(Collected data)
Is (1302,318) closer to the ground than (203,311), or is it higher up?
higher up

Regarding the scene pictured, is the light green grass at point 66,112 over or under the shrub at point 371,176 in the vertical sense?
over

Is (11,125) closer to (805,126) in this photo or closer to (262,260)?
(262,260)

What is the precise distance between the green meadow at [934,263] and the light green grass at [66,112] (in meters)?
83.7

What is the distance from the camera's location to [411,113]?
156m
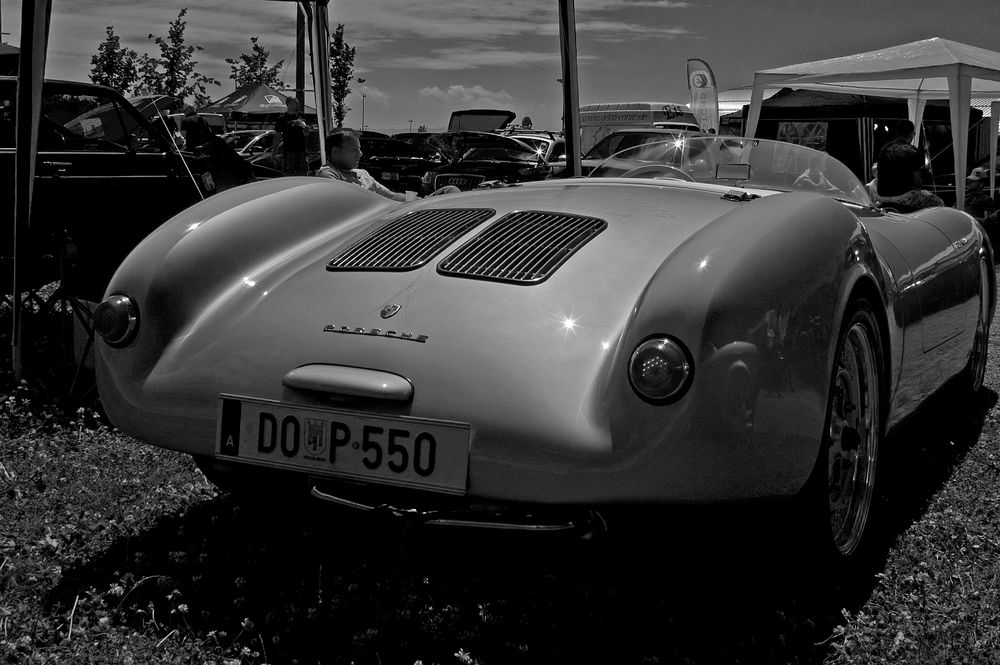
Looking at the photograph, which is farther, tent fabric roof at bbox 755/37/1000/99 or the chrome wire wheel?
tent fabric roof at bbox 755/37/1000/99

• Aim of the task
Copy out all of the data above again, substituting "pale green grass" for each "light green grass" and changing nothing else. Don't include the pictures in your copy.

• Exercise response
Is (1302,318) closer to the ground than (203,311), or is it higher up?
higher up

Regarding the scene pictured, is the pale green grass at point 66,112 over or under the shrub at point 371,176 in the vertical sense?
over

Is (11,125) closer to (805,126) in this photo or closer to (262,260)?
(262,260)

What is the precise distance between the green meadow at [934,263] and the pale green grass at [66,112] (in meters)?
83.7

What is the distance from the camera's location to [411,113]?
156m
Looking at the photograph, which is farther, tent fabric roof at bbox 755/37/1000/99 or the chrome wire wheel?
tent fabric roof at bbox 755/37/1000/99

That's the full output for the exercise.